We crossed the Exuma Sound. At one point the water was over a mile deep. It was that pure, deep blue we first saw in the Gulf Stream. There were virtually no waves. I'd rather some wind and some waves, but it was a good trip anyway.
We left the dock at about five after 7 in the morning, and dropped the anchor in West Bay of Conception Island at pretty close to 3:45 in the afternoon. By 5:15 we had the anchor all set, the dinghy launched and the engine on it, we'd taken our viewing bucket and check to see the Rocna buried again to the bail and then went on to take Fuzzy ashore. We came back, zipped up the stack pack for the main, tidied up all of the lines, taken the windows out of t he dodger and put the middle section in the bimini and were basically moved in for the duration.

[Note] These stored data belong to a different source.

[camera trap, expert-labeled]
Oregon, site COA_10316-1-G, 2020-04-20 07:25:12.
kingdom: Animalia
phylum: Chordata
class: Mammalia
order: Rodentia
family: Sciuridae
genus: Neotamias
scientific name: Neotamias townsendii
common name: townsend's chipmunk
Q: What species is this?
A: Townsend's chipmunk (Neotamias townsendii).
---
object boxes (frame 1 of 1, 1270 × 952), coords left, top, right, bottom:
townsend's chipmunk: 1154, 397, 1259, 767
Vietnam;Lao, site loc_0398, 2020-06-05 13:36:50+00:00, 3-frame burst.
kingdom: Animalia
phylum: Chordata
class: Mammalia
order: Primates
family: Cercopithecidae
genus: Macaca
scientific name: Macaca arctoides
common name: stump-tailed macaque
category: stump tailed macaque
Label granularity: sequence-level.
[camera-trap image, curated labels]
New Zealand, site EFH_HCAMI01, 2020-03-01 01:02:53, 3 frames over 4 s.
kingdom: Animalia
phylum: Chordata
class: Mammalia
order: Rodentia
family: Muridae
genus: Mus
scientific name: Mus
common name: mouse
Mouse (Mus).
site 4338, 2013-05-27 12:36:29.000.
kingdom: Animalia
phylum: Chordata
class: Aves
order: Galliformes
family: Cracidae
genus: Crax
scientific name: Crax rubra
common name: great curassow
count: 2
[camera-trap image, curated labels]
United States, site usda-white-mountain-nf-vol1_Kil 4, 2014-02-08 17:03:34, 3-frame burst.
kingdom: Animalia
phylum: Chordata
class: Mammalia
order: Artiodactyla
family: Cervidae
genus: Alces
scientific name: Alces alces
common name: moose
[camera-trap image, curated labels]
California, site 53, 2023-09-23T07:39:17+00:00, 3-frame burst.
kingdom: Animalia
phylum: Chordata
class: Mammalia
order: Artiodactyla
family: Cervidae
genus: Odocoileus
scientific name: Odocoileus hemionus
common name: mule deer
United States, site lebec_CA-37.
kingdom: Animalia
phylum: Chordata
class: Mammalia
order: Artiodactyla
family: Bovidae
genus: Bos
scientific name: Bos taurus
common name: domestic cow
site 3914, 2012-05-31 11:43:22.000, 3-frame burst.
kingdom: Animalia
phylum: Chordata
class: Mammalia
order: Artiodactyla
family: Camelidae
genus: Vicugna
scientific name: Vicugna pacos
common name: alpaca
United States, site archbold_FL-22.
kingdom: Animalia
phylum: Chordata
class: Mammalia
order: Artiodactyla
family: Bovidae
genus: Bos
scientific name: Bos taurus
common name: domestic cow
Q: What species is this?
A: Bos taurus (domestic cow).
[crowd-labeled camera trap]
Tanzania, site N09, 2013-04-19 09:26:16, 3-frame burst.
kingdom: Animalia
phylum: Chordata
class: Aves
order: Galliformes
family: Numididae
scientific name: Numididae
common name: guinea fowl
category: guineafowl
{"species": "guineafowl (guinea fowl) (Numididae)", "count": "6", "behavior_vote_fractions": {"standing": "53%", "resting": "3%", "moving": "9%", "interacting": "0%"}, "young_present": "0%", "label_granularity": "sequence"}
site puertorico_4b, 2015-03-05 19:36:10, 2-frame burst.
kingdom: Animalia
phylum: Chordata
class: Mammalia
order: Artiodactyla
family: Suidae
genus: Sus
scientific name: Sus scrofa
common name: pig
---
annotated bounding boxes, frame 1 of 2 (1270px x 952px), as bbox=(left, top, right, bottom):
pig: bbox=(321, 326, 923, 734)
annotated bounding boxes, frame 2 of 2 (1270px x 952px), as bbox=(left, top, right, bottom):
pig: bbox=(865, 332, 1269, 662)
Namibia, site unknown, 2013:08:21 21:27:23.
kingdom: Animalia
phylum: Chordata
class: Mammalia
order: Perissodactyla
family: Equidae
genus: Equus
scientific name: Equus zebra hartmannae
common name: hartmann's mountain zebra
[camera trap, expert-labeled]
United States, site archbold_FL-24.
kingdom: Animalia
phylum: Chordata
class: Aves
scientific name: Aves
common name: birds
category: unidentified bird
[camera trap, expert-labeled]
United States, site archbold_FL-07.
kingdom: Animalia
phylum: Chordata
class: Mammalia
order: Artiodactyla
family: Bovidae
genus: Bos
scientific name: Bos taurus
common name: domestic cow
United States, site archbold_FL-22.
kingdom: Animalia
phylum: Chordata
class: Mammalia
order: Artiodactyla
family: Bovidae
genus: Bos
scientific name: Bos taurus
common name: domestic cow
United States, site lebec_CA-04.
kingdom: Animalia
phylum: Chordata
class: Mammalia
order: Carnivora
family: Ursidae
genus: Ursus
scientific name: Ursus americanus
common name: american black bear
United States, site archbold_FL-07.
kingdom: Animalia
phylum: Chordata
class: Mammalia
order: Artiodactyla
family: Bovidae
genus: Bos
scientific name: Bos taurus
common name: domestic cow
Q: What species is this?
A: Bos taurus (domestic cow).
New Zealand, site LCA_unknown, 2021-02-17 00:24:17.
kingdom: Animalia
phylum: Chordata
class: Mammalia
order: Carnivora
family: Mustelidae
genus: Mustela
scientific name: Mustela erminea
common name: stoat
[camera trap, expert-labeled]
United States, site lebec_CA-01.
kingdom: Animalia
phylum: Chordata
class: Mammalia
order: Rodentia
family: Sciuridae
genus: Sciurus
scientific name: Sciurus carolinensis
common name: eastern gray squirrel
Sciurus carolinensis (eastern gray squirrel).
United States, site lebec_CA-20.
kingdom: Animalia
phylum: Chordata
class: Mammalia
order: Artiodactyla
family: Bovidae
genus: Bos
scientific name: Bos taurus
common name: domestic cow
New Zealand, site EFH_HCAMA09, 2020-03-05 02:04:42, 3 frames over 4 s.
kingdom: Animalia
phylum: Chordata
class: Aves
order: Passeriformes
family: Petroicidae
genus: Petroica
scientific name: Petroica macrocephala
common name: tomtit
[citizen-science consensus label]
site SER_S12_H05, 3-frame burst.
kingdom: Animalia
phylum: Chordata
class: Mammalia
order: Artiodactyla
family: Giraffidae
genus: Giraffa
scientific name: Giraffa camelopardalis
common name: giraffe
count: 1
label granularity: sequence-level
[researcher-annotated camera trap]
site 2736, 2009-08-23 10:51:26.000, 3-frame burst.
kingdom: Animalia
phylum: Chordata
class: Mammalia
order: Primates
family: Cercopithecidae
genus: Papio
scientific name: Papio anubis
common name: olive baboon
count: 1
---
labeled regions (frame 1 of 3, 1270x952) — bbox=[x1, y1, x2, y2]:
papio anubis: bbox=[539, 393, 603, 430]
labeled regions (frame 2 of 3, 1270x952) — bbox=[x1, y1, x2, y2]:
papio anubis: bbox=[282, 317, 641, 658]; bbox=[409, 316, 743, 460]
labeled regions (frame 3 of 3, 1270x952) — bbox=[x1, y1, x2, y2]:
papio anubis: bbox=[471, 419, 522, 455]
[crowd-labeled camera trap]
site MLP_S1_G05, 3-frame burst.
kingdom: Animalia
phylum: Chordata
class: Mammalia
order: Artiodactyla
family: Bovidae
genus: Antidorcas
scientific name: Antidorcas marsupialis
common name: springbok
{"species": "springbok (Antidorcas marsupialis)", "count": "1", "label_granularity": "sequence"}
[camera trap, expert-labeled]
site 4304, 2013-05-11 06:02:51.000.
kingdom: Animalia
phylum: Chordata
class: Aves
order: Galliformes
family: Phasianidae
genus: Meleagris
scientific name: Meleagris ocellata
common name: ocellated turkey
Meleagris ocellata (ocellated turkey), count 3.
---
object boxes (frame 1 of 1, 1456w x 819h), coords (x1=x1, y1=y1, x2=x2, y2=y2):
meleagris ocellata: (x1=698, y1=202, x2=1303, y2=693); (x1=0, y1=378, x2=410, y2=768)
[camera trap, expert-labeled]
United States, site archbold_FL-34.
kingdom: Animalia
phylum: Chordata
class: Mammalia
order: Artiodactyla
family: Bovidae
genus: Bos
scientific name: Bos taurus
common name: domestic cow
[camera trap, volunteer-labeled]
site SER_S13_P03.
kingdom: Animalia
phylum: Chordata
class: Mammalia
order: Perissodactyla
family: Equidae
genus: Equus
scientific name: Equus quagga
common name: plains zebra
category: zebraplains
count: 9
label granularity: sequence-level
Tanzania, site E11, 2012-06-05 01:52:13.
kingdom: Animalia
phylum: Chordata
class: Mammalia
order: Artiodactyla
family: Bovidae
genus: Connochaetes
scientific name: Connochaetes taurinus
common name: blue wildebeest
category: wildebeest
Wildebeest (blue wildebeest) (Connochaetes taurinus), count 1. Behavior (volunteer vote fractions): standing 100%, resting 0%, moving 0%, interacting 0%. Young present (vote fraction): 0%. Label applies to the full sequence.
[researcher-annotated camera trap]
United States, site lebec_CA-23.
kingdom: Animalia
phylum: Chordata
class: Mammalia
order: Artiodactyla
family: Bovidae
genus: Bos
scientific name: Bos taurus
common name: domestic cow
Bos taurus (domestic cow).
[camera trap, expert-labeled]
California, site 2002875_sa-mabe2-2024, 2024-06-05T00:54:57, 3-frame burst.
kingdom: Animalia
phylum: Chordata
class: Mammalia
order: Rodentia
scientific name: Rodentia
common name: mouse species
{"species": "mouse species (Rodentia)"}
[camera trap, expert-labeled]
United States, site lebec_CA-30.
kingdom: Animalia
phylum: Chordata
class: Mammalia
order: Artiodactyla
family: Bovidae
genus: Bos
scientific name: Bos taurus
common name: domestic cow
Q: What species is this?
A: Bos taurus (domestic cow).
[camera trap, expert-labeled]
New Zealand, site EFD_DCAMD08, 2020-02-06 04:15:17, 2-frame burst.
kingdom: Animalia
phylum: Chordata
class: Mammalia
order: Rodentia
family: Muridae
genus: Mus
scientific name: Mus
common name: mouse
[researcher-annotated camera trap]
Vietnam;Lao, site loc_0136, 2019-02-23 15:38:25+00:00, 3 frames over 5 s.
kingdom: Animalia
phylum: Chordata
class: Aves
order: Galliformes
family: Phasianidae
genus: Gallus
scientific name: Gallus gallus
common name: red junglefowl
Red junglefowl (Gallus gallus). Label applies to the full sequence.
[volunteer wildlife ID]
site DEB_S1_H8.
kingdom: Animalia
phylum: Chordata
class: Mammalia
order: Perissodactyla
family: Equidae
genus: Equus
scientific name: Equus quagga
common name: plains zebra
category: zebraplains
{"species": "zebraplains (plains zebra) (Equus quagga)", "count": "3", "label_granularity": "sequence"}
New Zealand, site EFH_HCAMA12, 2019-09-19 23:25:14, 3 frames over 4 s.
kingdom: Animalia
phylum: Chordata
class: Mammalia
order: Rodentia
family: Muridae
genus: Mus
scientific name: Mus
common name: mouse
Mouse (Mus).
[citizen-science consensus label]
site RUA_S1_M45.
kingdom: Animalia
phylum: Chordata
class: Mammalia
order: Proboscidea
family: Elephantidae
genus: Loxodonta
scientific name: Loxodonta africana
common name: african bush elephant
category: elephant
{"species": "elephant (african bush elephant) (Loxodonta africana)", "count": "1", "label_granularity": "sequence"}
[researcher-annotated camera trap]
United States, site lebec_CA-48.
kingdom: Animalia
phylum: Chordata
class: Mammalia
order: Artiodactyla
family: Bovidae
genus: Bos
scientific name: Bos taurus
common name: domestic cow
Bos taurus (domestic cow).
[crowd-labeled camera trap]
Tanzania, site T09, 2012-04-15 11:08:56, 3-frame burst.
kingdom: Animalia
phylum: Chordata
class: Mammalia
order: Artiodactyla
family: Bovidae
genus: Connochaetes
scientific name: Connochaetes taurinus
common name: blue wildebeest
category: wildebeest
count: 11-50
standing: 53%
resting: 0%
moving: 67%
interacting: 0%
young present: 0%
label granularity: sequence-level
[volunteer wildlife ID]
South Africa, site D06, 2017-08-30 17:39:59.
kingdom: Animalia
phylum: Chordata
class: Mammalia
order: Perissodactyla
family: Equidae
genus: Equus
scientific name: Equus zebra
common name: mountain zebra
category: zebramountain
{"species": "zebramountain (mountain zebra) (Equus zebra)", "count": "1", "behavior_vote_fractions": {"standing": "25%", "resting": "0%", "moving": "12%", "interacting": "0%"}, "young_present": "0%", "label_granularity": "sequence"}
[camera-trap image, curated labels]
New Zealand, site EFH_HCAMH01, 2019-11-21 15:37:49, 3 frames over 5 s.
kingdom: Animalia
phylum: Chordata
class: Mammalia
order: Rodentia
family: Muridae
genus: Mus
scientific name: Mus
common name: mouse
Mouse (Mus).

There are 10 boats here. No one lives on this island, it's a national park, and the nearest island is about 20 miles away. The water is unbelievably clear. Coming in I was seeing rocky areas on the bottom in over 50 feet of water. There are supposed to be a lot of tropic birds here, but we haven't seen them yet. Even though the land is a park, you are allowed to fish here, so Bud is pretty happy. He just caught another little jack, using cheese as bait. Right after he hooked it he was looking to see what he had and saw a huge shark (maybe 5 feet long). He thought he'd caught the shark, but then the shark left and he landed and released the little jack. The shark was just interested in the jack.
This is my first attempt at sending my blog using the SSB (single side band) radio. I won't be able to add the pictures or actually see the blog on-line or any added comments until I get to the Internet again. I can enter our position data, but this will only take hundreths of seconds, where the chartplotter gives a reading to 0.001 second.